By Justin Black
Prayer flags at Tsemo Gompa (12,000 ft.), with Stok Kangri peak (20,187 ft.) in the distance, Leh, Ladakh, India. Photo © 2017 Justin Black
One of the first things people ask when they see that we are going to 17,585 feet elevation on our June 2018 trip to Ladakh in the Indian Himalaya is, “How do you deal with the elevation?” It raises a serious issue, but one with which we have successfully dealt on past travels. First of all, to a person who knows from prior experience that they are predisposed to have serious physiological problems at high elevations, I would say that this isn’t the trip for them. Second, to someone who’s never before spent a few days over 10,000 feet, I would suggest making such a trip closer to home before committing to a visit to the Himalaya. Unusual sensitivity to high elevation has surprisingly little to do with age, sex, fitness, or how “tough” a person is. It just depends on the individual.
In our experience, however, we have found that most people tolerate well the elevations at which we will be traveling, so long as they take it easy the first couple days over 10,000 feet, stay hydrated, reduce or eliminate alcohol consumption, manage minor symptoms such as a bit of a headache, ascend to higher elevations during excursions by vehicle but sleep lower, and gradually increase elevations visited over the course of the itinerary, rather than going straight to the highest point.
Where you sleep makes a difference. On the high-elevation portion of the trip, we fly from Delhi directly to Ladakh’s capital of Leh, which is at 11,500 feet elevation. From there, we actually descend to about 10,500 feet to the village of Nimmu, where we spend three nights. The remaining nights in Ladakh will mostly be between 10,000 and 11,500 feet, with one night at 14,000 feet at Pangong lake, late in the trip.

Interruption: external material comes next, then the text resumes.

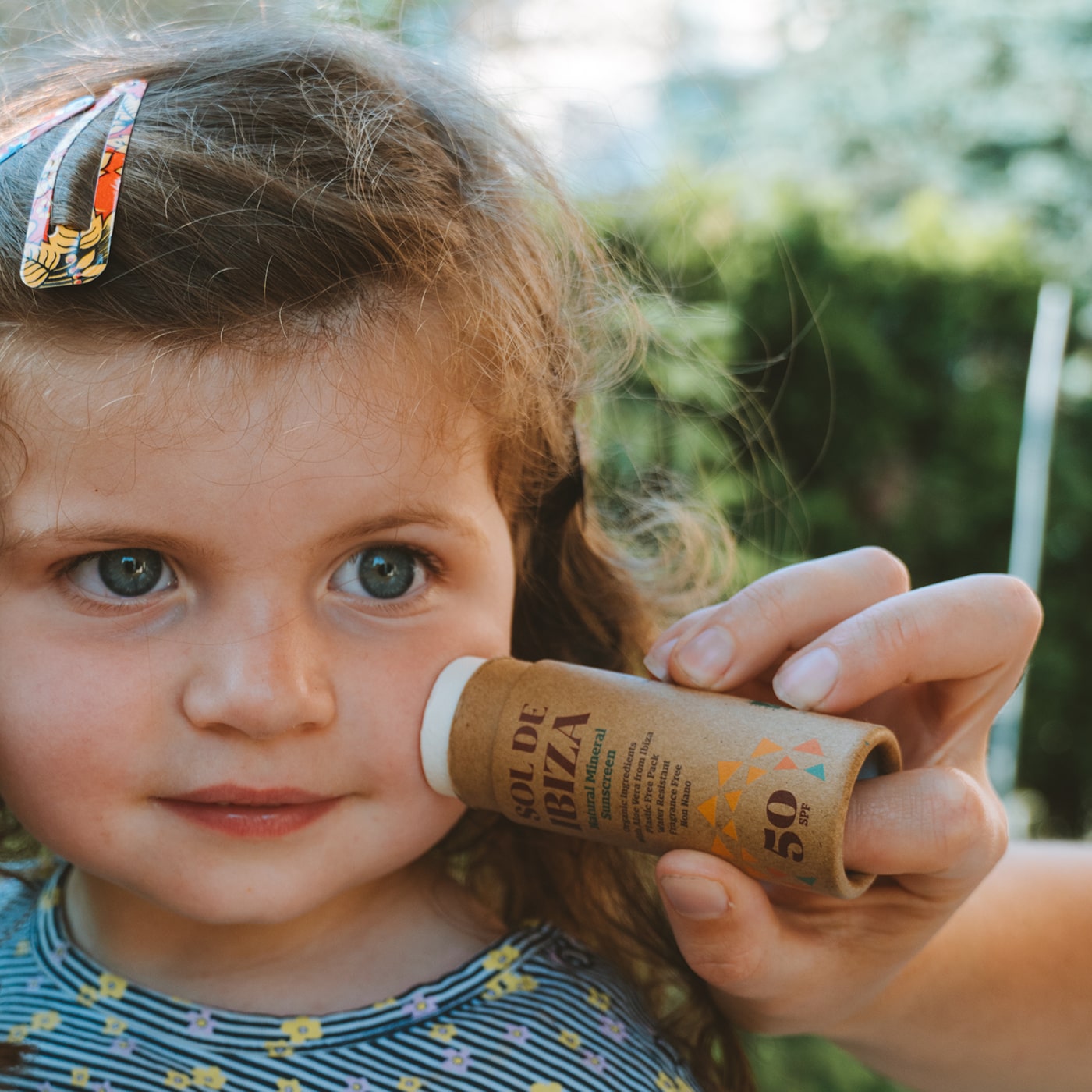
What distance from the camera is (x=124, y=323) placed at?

As we acclimate, we monitor everyone’s condition, help ensure that everyone is staying hydrated, and that any altitude sickness symptoms are recognized and addressed. We recommend that anyone concerned about the effects of elevation consider having the medication Diamox (acetazolamide) or at least a standard over-the-counter pain reliever like Ibuprofen or Naproxen on hand, though medication is usually unnecessary.
By the time we travel by road over Khardung La (17,585 feet) en route to the Nubra Valley (about 10,000 feet), we will have been sleeping for four nights at between 10,500 and 11,500 feet, and making excursions to locations as high as 13,500 feet. We should be well acclimated to those elevations by then. As we will be traveling over Khardung La by vehicle, will only make a relatively short stop at the top of the pass (with the option to take a short and easy stroll on relatively flat terrain to photograph), and will be over 15,000 feet for no more than a couple of hours going over the pass, significant negative effects from the brief exposure to this elevation are highly unlikely. Well-acclimated participants on past trips have been pleasantly surprised to find that the high passes didn’t feel as high as they thought they would.
Just in case, we travel in Ladakh with a rather large oxygen bottle in one of our group vehicles in order to provide supplementary “O2” if needed. Plenty of drinking water is always on hand as well. At both high passes, medical facilities are maintained by the Indian Army that are well-equipped to handle cases of altitude sickness, in the unlikely event that anyone has an adverse reaction.
In summary, there’s a method to high elevation travel. By applying some simple principles, what appears intimidating can be surprisingly easy and comfortable. We anticipate that those who join us in Ladakh will have a very positive experience indeed.